ここで、太陽光モジュールについての疑問が湧いてくる。これらのモジュールは期待通りの発電容量を実現できるだろうか?期待通りの耐久性があるだろうか?2~3年後に発火してしまわないだろうか?欧米の投資家たちはこうした問いへの答えを求めている。そして欧米以外の投資家たちにもこの動きは広まっている。
バンカビリティ調査はメーカー保証をバックアップし、そしてさらに・・
いわゆる“バンカビリティテスト”をしてプロジェクトを様々な面から分析することは、開発・資金調達・建設・売電契約の締結にとって重要である。バンカビリティという言葉は、銀行があるプロジェクトに対して投資をするかどうかをプロジェクトのリターンから検討することからきている。
太陽光モジュールのメーカー保証は20年か25年。しかし、それだけの年月そのメーカーが存続しているとも限らない。一貫して一流の大型モジュールを作る、そしてそのサプライヤーもクオリティを維持する。こうした保証があったとしても更に、投資家はモジュールの不具合という頭の痛い問題を避ける必要がある。
「様々なモジュールメーカーが存在します。コストを下げるために標準以下の品質の素材を使うメーカーもある。そのようなモジュールには、より高いリスクがあります。発火するかもしれない。人々を危険に晒すかもしれない。」バンカビリティテストと認証試験を行なうRenewable Energy Test Center(RETC)の共同創始者でCEOのCherif Kedir氏は言う。「私たちのバンカビリティテストでは、認証試験のガイドラインを上回るテストを行ないます。認証試験で求められる基準の2~3倍の負荷をかけ、さらに追加試験も行なって、モジュールが25年以上もつことを確認するのです。」
小さな利鞘をやりくりしているメーカーと、巨大なリスクをとっている投資家たちにとって、たった一つの失敗が致命傷になりうる。
Black & Veatch(B&V)の太陽光モジュールの評価コンサルティング部門でシニア・マネージング・ディレクターを務めるRalph Romero博士は、「メーカーがバンカビリティテストを行ない、そのフィードバックに耳を傾けていれば防ぐことのできた問題や失敗の事例は山ほどある。」と語る。彼らが指摘した非常に重要な問題を、クライアントが無視したケースもあったという。
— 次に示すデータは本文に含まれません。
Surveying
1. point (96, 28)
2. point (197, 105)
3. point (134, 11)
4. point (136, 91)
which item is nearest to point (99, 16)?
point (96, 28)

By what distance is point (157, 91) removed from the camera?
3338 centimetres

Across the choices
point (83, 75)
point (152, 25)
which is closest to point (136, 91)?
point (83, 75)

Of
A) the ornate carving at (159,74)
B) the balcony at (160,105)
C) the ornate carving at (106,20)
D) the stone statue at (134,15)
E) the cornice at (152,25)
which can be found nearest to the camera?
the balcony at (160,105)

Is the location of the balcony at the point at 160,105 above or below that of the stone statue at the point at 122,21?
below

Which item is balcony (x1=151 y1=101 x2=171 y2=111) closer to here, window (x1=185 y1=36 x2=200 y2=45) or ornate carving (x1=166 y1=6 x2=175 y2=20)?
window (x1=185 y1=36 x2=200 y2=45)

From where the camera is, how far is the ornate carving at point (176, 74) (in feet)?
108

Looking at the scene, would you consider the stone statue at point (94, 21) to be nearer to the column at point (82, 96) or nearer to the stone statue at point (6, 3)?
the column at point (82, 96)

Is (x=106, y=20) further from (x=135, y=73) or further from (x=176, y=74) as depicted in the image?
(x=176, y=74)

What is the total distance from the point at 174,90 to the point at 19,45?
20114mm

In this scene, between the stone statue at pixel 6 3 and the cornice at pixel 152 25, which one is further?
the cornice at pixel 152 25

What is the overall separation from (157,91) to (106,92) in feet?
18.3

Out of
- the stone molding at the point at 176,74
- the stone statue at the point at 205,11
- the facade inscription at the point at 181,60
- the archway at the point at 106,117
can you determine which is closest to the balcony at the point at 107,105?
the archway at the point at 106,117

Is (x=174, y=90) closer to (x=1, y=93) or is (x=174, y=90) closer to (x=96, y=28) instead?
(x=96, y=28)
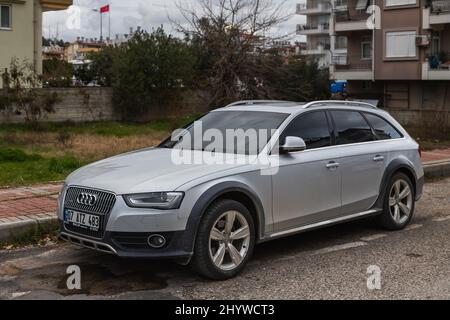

「残念なことに、そのクライアントは全ての問題点の改善をしてはくれませんでした。そして対応されなかった問題のうちの一つが、設置済みの100万個以上のモジュールのリコールに繋がってしまったのです。約1.5億ドルという巨大な投資に対する信頼性―私たちが問題にしているのはそういうことなのです。」
設立から10年、バンカビリティのビッグプレイヤーに
太陽光モジュールのバンカビリティ分野は3つの企業で独占されている。カリフォルニアはフリーモントにあるRETCは、バンカビリティの最大のマーケットである米国において、トップクラスの収益と目覚ましいマーケットシェアを誇る。
RETCの歴史は2009年に遡る。コンピューターと半導体分野の元エンジニアだったKedirとAlelie Funcellは、新しい太陽光モジュールの技術を商業化するのに苦労してきた。そして日本の商社である丸紅が2018年の3月に70%の出資を行なった。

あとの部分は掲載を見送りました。